(Document segment Opens)

They appeared as an alternative, but what lies ahead? “Audacious start-ups… are free of technology debt and are capable of quickly developing, deploying and refining their technology with successful results.”

The World Bank maintains that the great emergence of financial service focused technological companies (FinTechs) came about due to the global crisis of 2007. The banking regulatory framework was strengthened and traditional sources of finance became scarcer and pricier. At that time, we were  on the cusp of an intense process of “en-screening” caused by the digital avalanche; that is essentially, the conversion of any screen, from that of a smartphone to a control panel in a car, to becoming a potential shop window for a bank.

 

Since then, change has been constant. FinTechs are no longer the only companies able to create new solutions which attract clients who are disillusioned with traditional banking. A large number of small businesses have emerged to cover the entire spectrum of the financial services value chain. While some of these offer solutions directed at end clients (B2C), others are focusing on the development of technology for the sector as a whole (B2B). All have been pursuing a data-driven, customer-centric approach which the sector sorely needed. In the UK, the government’s drive for increased competition in what it saw as a monopoly for the ‘big 5’ High Street banks, has further accelerated this move.

 

Although some Executives in the sector believe that, at least for the time being, FinTechs won’t be able to offer a full service platform for banking products, they know that FinTechs are beginning to play a lead role in improving customer experience for existing products and could potentially disintermediate the relationship between traditional banks and their customers. Ownership of the customer relationship is the source of fierce industry competition. If they want to compete, traditional banks need to evolve their business models.

(Document segment Closes)

▶ [Exercise instructions]
**a)** In the FinTech passage, what does the World Bank say caused the great emergence of FinTechs?
**b)** Quote the FinTech passage word for word, beginning at "Although some Executives" and stopping after "their business models.".

(Data section Opens)

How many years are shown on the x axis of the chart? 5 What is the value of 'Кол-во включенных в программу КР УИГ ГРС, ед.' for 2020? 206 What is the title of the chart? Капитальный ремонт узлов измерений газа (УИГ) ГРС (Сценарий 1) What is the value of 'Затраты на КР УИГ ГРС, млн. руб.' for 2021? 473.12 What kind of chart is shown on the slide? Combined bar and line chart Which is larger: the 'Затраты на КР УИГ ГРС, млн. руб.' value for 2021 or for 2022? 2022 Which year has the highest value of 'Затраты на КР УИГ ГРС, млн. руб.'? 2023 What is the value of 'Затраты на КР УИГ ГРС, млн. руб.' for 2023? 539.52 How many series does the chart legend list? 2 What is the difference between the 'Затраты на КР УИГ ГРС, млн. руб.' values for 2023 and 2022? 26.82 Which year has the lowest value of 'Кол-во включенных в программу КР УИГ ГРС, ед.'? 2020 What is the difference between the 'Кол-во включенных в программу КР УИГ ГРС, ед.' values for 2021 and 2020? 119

(Data section Closes)

▶ [Solution set]
**a)** The global crisis of 2007.

**b)**
Although some Executives in the sector believe that, at least for the time being, FinTechs won’t be able to offer a full service platform for banking products, they know that FinTechs are beginning to play a lead role in improving customer experience for existing products and could potentially disintermediate the relationship between traditional banks and their customers. Ownership of the customer relationship is the source of fierce industry competition. If they want to compete, traditional banks need to evolve their business models.